Forschungsprogramm

Transformationsdynamiken im Wissenschaftssystem und die Schnittstellen von Management und Kommunikation

Wissenschaft als methodisch geleitetes System zur Schaffung neuer Erkenntnis und wahrheitsfähiger Aussagen muss sich stetig mit veränderten internen und externen Bedingungen auseinandersetzen. Angesichts tiefgreifender gesellschaftlicher Transformationsdynamiken und Herausforderungen ist immer stärker theoretisch und methodisch gerahmtes sowie sozial robustes Lösungswissen gefordert. Zugleich haben Modernisierungen der letzten Jahrzehnte innerhalb des Wissenschaftssystems selbst eigenständige Strukturentwicklungen ausgelöst, die sich auf die Bildungs- und Forschungsfunktion massiv ausgewirkt haben und weiter auswirken:

  • Erstens sind unter Schlagwörtern wie beispielsweise Autonomie, Transfer, Bologna, Digitalisierung, Heterogenität, Öffnung eine Vielzahl zusätzliche Aufgaben definiert oder bestehende Aufgaben erweitert worden. Diese sind ohne ein funktionierendes Wissenschaftsmanagement, das die notwendigen strategischen und operativen Leistungen in Lehr- und Forschungsprozessen an den Einrichtungen unterstützt, nicht zu bewältigen.
  • Zweitens besteht ein Bedarf am öffentlichen Beitrag wissenschaftlicher Erkenntnisse zu gesellschaftlicher Entwicklung und Problembearbeitung, sowie an der Legitimierung öffentlich finanzierter Wissenschaft. Hierbei ist, neben guter Wissenschaft selbst, besonders die Wissenschaftskommunikation gefragt, deutlich mehr zu tun, als die Ergebnisse der wissenschaftlichen Wissensproduktion öffentlichkeitswirksam zu ‚vermarkten‘. Vielmehr sind mittels Wissenschaftskommunikation die komplexen Austauschbeziehungen zwischen Wissenschaft und verschiedenen Öffentlichkeiten zu gestalten, um adressatengerechte Vermittlung von wissenschaftlichem Arbeiten und Erkenntnissen, sowie zunehmend Partizipation zu ermöglichen.

Wissenschaftsmanagement und Wissenschaftskommunikation lassen sich somit deutlich als neuartige Praxen der Wissenschaftssystementwicklung identifizieren. Ihre systematische und ebenso praxisorientierte, wie forschungsorientierte Reflexion stellt eine wichtige Aufgabe der Hochschul- und Wissenschaftsforschung dar.

Forschungsirritierte Praxen – praxisirritierte Forschung

Sowohl Wissenschaftsmanagement als auch Wissenschaftskommunikation erfüllen Schnittstellenfunktionen und stehen im Spannungsfeld von wissenschaftsinternen und -externen Prozessen und Erwartungen. Beide Themenfelder vermitteln zudem sowohl zwischen Wissenschaft und Gesellschaft, als auch zwischen den Bereichen Lehre und Forschung, sowie deren Administration. Sie helfen damit, die wissenschaftlichen Prozesse methodisch geleiteten Erkenntnisgewinns und akademischer Lehre aufrecht zu erhalten.

> AUFGABENSTELLUNG
Entnimm bitte dem Text zum Forschungsprogramm wortgetreu die Passage von „Wissenschaftsmanagement und Wissenschaftskommunikation“ bis einschließlich „und Wissenschaftsforschung dar.“.

> INHALT DES DATENSATZES
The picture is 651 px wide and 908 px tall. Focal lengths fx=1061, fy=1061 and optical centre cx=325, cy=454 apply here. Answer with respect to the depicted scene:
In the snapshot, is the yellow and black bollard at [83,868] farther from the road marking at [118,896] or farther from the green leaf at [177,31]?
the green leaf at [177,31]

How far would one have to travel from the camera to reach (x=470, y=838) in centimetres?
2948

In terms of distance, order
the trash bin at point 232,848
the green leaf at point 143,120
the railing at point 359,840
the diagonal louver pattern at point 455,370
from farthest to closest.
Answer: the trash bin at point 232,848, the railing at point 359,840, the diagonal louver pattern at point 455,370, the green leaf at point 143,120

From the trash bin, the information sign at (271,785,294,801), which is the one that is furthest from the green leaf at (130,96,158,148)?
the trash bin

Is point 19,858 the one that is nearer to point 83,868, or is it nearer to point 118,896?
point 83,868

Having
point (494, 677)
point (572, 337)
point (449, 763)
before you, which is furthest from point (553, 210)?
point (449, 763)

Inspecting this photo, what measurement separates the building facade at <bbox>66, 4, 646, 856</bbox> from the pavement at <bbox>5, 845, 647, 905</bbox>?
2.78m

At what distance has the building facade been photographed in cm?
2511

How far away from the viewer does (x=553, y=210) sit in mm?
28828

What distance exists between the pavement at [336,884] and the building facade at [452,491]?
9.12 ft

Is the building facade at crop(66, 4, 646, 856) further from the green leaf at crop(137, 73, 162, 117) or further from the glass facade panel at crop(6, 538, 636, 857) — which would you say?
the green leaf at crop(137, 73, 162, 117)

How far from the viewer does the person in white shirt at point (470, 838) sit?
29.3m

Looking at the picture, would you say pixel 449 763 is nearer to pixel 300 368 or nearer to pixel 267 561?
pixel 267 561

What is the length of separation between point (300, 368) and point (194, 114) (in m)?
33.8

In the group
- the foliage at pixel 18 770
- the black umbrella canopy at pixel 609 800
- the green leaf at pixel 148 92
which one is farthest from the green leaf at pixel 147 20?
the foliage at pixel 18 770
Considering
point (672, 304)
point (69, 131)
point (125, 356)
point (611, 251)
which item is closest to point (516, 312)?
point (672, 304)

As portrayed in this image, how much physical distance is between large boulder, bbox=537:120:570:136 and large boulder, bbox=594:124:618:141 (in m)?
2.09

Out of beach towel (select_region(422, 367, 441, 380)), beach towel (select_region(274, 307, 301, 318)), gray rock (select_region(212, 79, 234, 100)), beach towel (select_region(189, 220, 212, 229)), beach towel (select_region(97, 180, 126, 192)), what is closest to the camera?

> LÖSUNG
Wissenschaftsmanagement und Wissenschaftskommunikation lassen sich somit deutlich als neuartige Praxen der Wissenschaftssystementwicklung identifizieren. Ihre systematische und ebenso praxisorientierte, wie forschungsorientierte Reflexion stellt eine wichtige Aufgabe der Hochschul- und Wissenschaftsforschung dar.